Do this —
Edit the rows below so that every instance of "thatched roof hut" becomes "thatched hut", and keep everything else the same.
··· Available data
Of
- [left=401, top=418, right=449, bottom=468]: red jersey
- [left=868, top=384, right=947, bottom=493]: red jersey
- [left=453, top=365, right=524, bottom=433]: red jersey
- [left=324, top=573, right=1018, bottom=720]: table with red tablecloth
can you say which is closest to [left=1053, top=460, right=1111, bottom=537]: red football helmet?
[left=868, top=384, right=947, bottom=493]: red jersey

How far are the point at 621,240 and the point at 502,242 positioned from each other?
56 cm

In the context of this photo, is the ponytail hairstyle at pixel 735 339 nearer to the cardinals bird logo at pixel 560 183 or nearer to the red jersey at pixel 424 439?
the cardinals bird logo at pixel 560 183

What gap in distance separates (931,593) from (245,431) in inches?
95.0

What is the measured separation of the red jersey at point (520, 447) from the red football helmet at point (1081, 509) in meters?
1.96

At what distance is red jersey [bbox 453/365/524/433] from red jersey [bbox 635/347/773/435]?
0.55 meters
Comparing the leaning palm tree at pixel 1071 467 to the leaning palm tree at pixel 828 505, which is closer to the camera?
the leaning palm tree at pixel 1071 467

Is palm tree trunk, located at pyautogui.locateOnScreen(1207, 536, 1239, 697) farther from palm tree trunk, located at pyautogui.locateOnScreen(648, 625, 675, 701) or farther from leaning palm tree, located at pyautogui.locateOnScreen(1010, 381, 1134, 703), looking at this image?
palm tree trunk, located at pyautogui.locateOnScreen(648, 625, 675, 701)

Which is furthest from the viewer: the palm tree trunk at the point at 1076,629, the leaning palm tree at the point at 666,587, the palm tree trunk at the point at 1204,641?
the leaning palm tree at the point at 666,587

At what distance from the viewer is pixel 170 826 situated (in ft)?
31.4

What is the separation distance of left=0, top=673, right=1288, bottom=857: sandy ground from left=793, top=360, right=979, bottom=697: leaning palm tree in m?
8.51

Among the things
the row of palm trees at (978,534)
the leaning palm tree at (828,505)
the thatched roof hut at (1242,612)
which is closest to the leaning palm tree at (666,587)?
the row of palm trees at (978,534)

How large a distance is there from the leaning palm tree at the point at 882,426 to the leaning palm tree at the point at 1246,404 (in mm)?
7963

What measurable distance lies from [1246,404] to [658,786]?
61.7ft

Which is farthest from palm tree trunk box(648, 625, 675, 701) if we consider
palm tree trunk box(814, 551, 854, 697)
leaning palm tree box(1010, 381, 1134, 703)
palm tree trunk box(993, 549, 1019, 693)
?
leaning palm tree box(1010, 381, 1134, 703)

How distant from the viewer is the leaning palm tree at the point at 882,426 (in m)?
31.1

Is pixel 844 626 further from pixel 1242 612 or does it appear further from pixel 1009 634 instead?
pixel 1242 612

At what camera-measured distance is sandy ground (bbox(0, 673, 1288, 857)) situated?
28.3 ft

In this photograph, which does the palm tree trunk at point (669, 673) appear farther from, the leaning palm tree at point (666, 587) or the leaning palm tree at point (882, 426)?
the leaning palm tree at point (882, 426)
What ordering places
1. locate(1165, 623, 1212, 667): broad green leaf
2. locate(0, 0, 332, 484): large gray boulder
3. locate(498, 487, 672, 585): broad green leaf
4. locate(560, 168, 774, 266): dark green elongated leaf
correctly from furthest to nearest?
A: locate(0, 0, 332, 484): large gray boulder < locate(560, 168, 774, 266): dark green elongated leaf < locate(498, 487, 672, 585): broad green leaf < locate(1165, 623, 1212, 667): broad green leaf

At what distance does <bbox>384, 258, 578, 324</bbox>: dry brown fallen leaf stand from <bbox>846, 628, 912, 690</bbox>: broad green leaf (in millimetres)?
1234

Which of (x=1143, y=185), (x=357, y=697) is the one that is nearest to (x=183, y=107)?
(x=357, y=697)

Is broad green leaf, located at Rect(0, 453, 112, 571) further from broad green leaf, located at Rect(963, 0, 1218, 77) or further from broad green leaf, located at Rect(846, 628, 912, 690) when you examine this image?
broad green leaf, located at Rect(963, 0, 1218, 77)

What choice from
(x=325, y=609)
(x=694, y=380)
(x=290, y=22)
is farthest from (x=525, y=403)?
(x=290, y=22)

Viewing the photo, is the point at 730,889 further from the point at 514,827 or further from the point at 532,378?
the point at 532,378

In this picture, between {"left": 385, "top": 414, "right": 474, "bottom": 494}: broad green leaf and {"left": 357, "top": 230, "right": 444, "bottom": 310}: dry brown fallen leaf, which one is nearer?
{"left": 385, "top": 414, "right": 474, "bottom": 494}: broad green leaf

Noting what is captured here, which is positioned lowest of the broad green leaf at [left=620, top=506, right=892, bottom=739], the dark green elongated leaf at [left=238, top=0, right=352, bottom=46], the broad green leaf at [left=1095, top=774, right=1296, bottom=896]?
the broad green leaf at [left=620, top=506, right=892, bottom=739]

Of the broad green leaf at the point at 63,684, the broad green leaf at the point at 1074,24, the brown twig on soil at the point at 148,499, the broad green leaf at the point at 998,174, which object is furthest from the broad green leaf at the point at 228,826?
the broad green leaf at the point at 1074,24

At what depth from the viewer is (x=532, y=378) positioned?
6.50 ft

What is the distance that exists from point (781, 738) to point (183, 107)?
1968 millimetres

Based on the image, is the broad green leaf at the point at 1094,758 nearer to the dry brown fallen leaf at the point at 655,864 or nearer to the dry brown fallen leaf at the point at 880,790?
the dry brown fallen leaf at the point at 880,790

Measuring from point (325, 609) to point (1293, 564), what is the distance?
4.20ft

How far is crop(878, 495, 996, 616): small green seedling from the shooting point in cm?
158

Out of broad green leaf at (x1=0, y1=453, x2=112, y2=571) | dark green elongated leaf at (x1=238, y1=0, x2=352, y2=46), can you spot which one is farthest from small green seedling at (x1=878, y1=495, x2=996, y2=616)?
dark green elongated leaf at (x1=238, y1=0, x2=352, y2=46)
······
Result of this exercise —
Of
- [left=401, top=418, right=449, bottom=468]: red jersey
- [left=868, top=384, right=947, bottom=493]: red jersey
- [left=453, top=365, right=524, bottom=433]: red jersey
- [left=324, top=573, right=1018, bottom=720]: table with red tablecloth
can you say which is closest to [left=1053, top=460, right=1111, bottom=537]: red football helmet?
[left=868, top=384, right=947, bottom=493]: red jersey

How far are the point at 621,240 and the point at 502,242 positioned from each other?
56 cm

In the context of this photo, is the ponytail hairstyle at pixel 735 339 nearer to the cardinals bird logo at pixel 560 183 or nearer to the red jersey at pixel 424 439?
the cardinals bird logo at pixel 560 183

What gap in distance separates (931,593) from (245,431) in inches?
95.0

What is the measured separation of the red jersey at point (520, 447) from the red football helmet at point (1081, 509) in meters?
1.96

At what distance is red jersey [bbox 453/365/524/433] from red jersey [bbox 635/347/773/435]?
0.55 meters
Comparing the leaning palm tree at pixel 1071 467 to the leaning palm tree at pixel 828 505, which is closer to the camera?
the leaning palm tree at pixel 1071 467

Is palm tree trunk, located at pyautogui.locateOnScreen(1207, 536, 1239, 697) farther from palm tree trunk, located at pyautogui.locateOnScreen(648, 625, 675, 701) or farther from leaning palm tree, located at pyautogui.locateOnScreen(1010, 381, 1134, 703), looking at this image?
palm tree trunk, located at pyautogui.locateOnScreen(648, 625, 675, 701)

Which is furthest from the viewer: the palm tree trunk at the point at 1076,629, the leaning palm tree at the point at 666,587, the palm tree trunk at the point at 1204,641?
the leaning palm tree at the point at 666,587

At what distance from the viewer is pixel 170 826 situated (in ft)?
31.4

What is the separation distance of left=0, top=673, right=1288, bottom=857: sandy ground from left=793, top=360, right=979, bottom=697: leaning palm tree in m?
8.51

Among the things
the row of palm trees at (978,534)
the leaning palm tree at (828,505)
the thatched hut at (1242,612)
which is closest to the leaning palm tree at (666,587)?
the row of palm trees at (978,534)

How large a distance is there from the leaning palm tree at the point at 882,426 to the leaning palm tree at the point at 1246,404 (in mm)?
7963

What measurable distance lies from [1246,404] to [658,786]?
61.7ft

Which is farthest from palm tree trunk box(648, 625, 675, 701) if we consider
palm tree trunk box(814, 551, 854, 697)
leaning palm tree box(1010, 381, 1134, 703)
palm tree trunk box(993, 549, 1019, 693)
?
leaning palm tree box(1010, 381, 1134, 703)

How distant from the viewer is the leaning palm tree at the point at 882,426 (in m)?
31.1

Is pixel 844 626 further from pixel 1242 612 or does it appear further from pixel 1009 634 instead?
pixel 1242 612

At what camera-measured distance is sandy ground (bbox(0, 673, 1288, 857)) situated?
28.3 ft

In this photograph, which does the palm tree trunk at point (669, 673) appear farther from, the leaning palm tree at point (666, 587) or the leaning palm tree at point (882, 426)?
the leaning palm tree at point (882, 426)
What ordering places
1. locate(1165, 623, 1212, 667): broad green leaf
2. locate(0, 0, 332, 484): large gray boulder
3. locate(498, 487, 672, 585): broad green leaf
4. locate(560, 168, 774, 266): dark green elongated leaf
correctly from furthest to nearest?
A: locate(0, 0, 332, 484): large gray boulder < locate(560, 168, 774, 266): dark green elongated leaf < locate(498, 487, 672, 585): broad green leaf < locate(1165, 623, 1212, 667): broad green leaf

At what distance does <bbox>384, 258, 578, 324</bbox>: dry brown fallen leaf stand from <bbox>846, 628, 912, 690</bbox>: broad green leaf (in millimetres)?
1234

Which of (x=1143, y=185), (x=357, y=697) is the one that is nearest to (x=183, y=107)?
(x=357, y=697)

Is broad green leaf, located at Rect(0, 453, 112, 571) further from broad green leaf, located at Rect(963, 0, 1218, 77) or further from broad green leaf, located at Rect(846, 628, 912, 690) when you examine this image?
broad green leaf, located at Rect(963, 0, 1218, 77)

What choice from
(x=325, y=609)
(x=694, y=380)
(x=290, y=22)
is farthest from (x=525, y=403)?
(x=290, y=22)

Viewing the photo, is the point at 730,889 further from the point at 514,827 or further from the point at 532,378?
the point at 532,378

In this picture, between {"left": 385, "top": 414, "right": 474, "bottom": 494}: broad green leaf and {"left": 357, "top": 230, "right": 444, "bottom": 310}: dry brown fallen leaf, which one is nearer?
{"left": 385, "top": 414, "right": 474, "bottom": 494}: broad green leaf

Noting what is captured here, which is positioned lowest of the broad green leaf at [left=620, top=506, right=892, bottom=739], the dark green elongated leaf at [left=238, top=0, right=352, bottom=46], the broad green leaf at [left=1095, top=774, right=1296, bottom=896]?
the broad green leaf at [left=620, top=506, right=892, bottom=739]

Of the broad green leaf at the point at 63,684, the broad green leaf at the point at 1074,24, the brown twig on soil at the point at 148,499, the broad green leaf at the point at 998,174, which object is furthest from the broad green leaf at the point at 228,826?
the broad green leaf at the point at 1074,24

At what depth from the viewer is (x=532, y=378) positioned?
6.50 ft

What is the distance that exists from point (781, 738) to point (183, 107)?
1968 millimetres

Based on the image, is the broad green leaf at the point at 1094,758 nearer to the dry brown fallen leaf at the point at 655,864 or nearer to the dry brown fallen leaf at the point at 880,790?
the dry brown fallen leaf at the point at 880,790

Measuring from point (325, 609) to point (1293, 564), what is the distance?
4.20ft

How far is crop(878, 495, 996, 616): small green seedling from the shooting point in cm?
158

Out of broad green leaf at (x1=0, y1=453, x2=112, y2=571) | dark green elongated leaf at (x1=238, y1=0, x2=352, y2=46), can you spot which one is farthest from small green seedling at (x1=878, y1=495, x2=996, y2=616)?
dark green elongated leaf at (x1=238, y1=0, x2=352, y2=46)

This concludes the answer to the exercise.